Because the vast majority of oil-fired power generation buying is east of Suez, so the recent impact was focused on the Singapore bunker market rather than in the West. Over the three months to October, average HSFO bunker prices in Rotterdam have still risen by more than VLSFO, but the strains have not been as great as in Singapore. Summarising the July to October period, VLSFO was up by around $60/mt in both markets, whereas HSFO was up $70/mt in Rotterdam, and Singapore was the most extreme with HSFO up $87/mt.
Source: Integr8 Fuels
High gas prices did narrow the Singapore VLSFO/HSFO spread
The outcome of these pressures and price movements was an unexpected shift in the VLSFO/HSFO spread in Singapore. In earlier reports we have highlighted the impact of the pandemic and that demand losses in the bunker market have been far less than most other oil products (e.g. gasoline, diesel, gasoil and especially jet). With VLSFO typically a blended product, the weakness in demand and pricing for these other products and components meant VLSFO pricing was relatively weak.
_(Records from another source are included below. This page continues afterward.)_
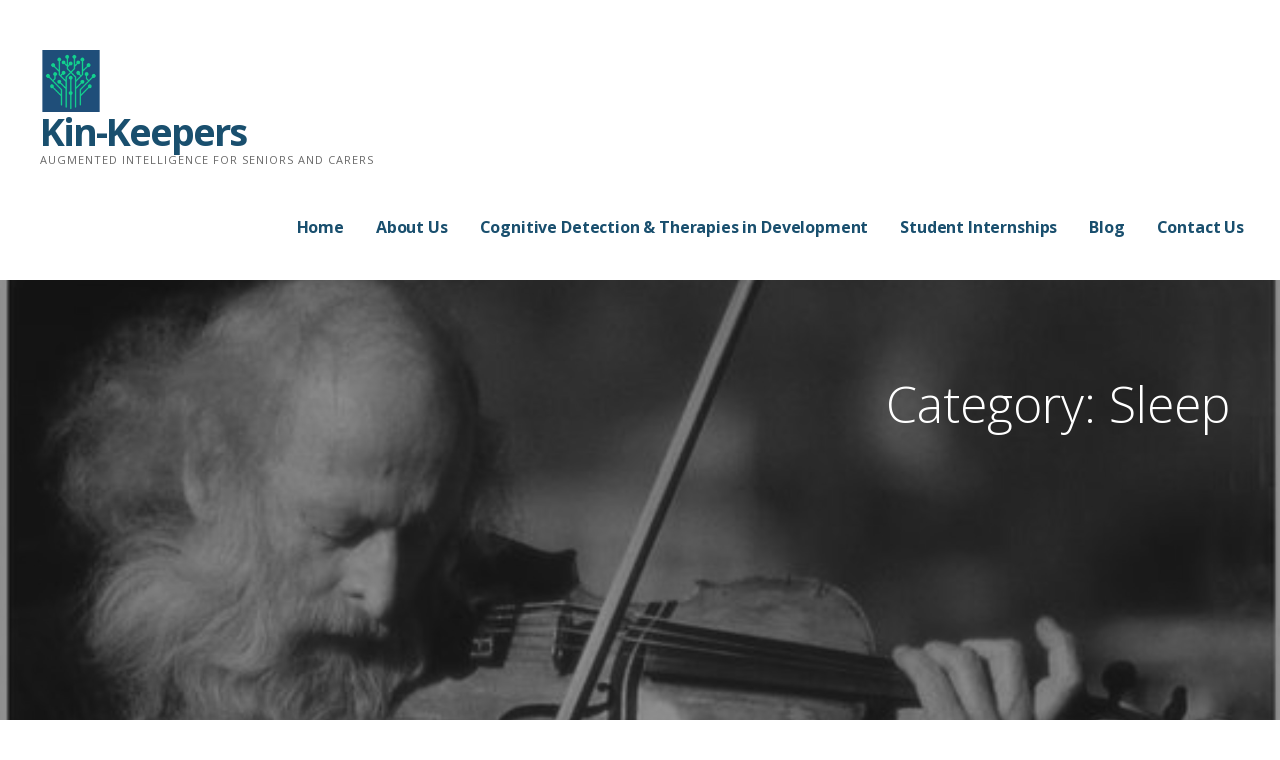

--- FILE ---
content_type: text/css
request_url: https://kin-keepers.com/wp-content/uploads/bb-plugin/cache/892-layout-partial.css?ver=93e6b28ed8d1d0039ba043400fd515e1
body_size: -504
content:
.fl-node-5cf69d1fa00b8 {width: 100%;}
In contrast HSFO pricing was relatively strong against the rest of the oil barrel because of the ‘better’ demand position and a huge cut in supply from much lower refinery throughputs.
These divergent trends in VLSFO and HSFO pricing last year led to the squeeze in their price differential, to only $60/mt in Singapore and close to $40/mt in Rotterdam. Expectations were always that as global oil demand increased coming out of the pandemic, this squeeze would be reversed; higher demand for gasoline, diesel/gasoil and components would strengthen their relative prices and also drive the price of VLSFO along with it. At the same time, there would be only minimal gains in HSFO demand and refineries would operate at much higher levels, increasing the availabilities of HSFO; so, the relative pricing for HSFO would become weaker. All this played out ‘as expected’ from the back end of 2020 right through until early August this year; the VLSFO/HSFO spread doubled, to $110-120/mt in Singapore and to$100-110/mt in Rotterdam.
Source: Integr8 Fuels
Because of developments in natural gas/LNG pricing, all this started to change around mid-August. That was when power utility buyers entered the high sulphur fuel oil market and the VLSFO/HSFO spread ‘unexpectedly’ narrowed again, to average $80/mt in September and get as low as $60/mt in early October. The impact in the West was nowhere as evident, with the VLSFO/HSFO spread still averaging more than $100/mt.
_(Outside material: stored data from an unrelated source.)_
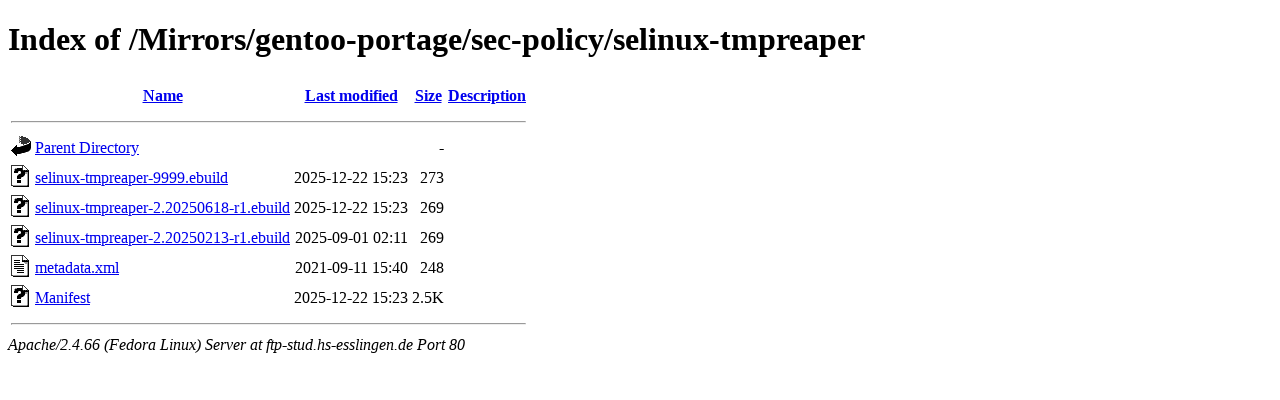

--- FILE ---
content_type: text/html;charset=UTF-8
request_url: http://ftp-stud.hs-esslingen.de/Mirrors/gentoo-portage/sec-policy/selinux-tmpreaper/?C=N;O=D
body_size: 2070
content:
<!DOCTYPE HTML PUBLIC "-//W3C//DTD HTML 4.01//EN" "http://www.w3.org/TR/html4/strict.dtd">
<html>
 <head>
  <title>Index of /Mirrors/gentoo-portage/sec-policy/selinux-tmpreaper</title>
 </head>
 <body>
<h1>Index of /Mirrors/gentoo-portage/sec-policy/selinux-tmpreaper</h1>
  <table>
   <tr><th valign="top"><img src="/icons/blank.gif" alt="[ICO]"></th><th><a href="?C=N;O=A">Name</a></th><th><a href="?C=M;O=A">Last modified</a></th><th><a href="?C=S;O=A">Size</a></th><th><a href="?C=D;O=A">Description</a></th></tr>
   <tr><th colspan="5"><hr></th></tr>
<tr><td valign="top"><img src="/icons/back.gif" alt="[PARENTDIR]"></td><td><a href="/Mirrors/gentoo-portage/sec-policy/">Parent Directory</a></td><td>&nbsp;</td><td align="right">  - </td><td>&nbsp;</td></tr>
<tr><td valign="top"><img src="/icons/unknown.gif" alt="[   ]"></td><td><a href="selinux-tmpreaper-9999.ebuild">selinux-tmpreaper-9999.ebuild</a></td><td align="right">2025-12-22 15:23  </td><td align="right">273 </td><td>&nbsp;</td></tr>
<tr><td valign="top"><img src="/icons/unknown.gif" alt="[   ]"></td><td><a href="selinux-tmpreaper-2.20250618-r1.ebuild">selinux-tmpreaper-2.20250618-r1.ebuild</a></td><td align="right">2025-12-22 15:23  </td><td align="right">269 </td><td>&nbsp;</td></tr>
<tr><td valign="top"><img src="/icons/unknown.gif" alt="[   ]"></td><td><a href="selinux-tmpreaper-2.20250213-r1.ebuild">selinux-tmpreaper-2.20250213-r1.ebuild</a></td><td align="right">2025-09-01 02:11  </td><td align="right">269 </td><td>&nbsp;</td></tr>
<tr><td valign="top"><img src="/icons/text.gif" alt="[TXT]"></td><td><a href="metadata.xml">metadata.xml</a></td><td align="right">2021-09-11 15:40  </td><td align="right">248 </td><td>&nbsp;</td></tr>
<tr><td valign="top"><img src="/icons/unknown.gif" alt="[   ]"></td><td><a href="Manifest">Manifest</a></td><td align="right">2025-12-22 15:23  </td><td align="right">2.5K</td><td>&nbsp;</td></tr>
   <tr><th colspan="5"><hr></th></tr>
</table>
<address>Apache/2.4.66 (Fedora Linux) Server at ftp-stud.hs-esslingen.de Port 80</address>
</body></html>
These developments are not permanent, but could be repeated
In the past few days, we have seen another dramatic change, with the VLSFO/HSFO spread widening again to more than$120/mt in Singapore. Some of the contributing reasons for this have been a build in Singapore stocks and lull in power utilities buying or putting out tenders for fuel oil, with for instance Pakistan stepping back from the market.
However, we are still only at the start of the northern hemisphere winter and these pressures in the market for natural gas/LNG are expected to last through to February/March. We could easily see power utilities entering the market again with another buying surge for HSFO east of Suez.
We have to watch the weather, the natural gas/LNG markets and the potential buying from oil-fired power utilities and if this takes place, we could expect another narrowing across the VLSFO/HSFO spread in Asia this winter.
As we come out of winter, demand for oil-fired power generation is expected to ease and any pricing pressures on HSFO removed. However, the squeeze we have just seen at an early stage in the northern hemisphere winter may not be a one-off. The pressures look as though they could be here for a number of years to come and if so, we could see more squeezes and seasonality in the Singapore VLSFO/HSFO spread.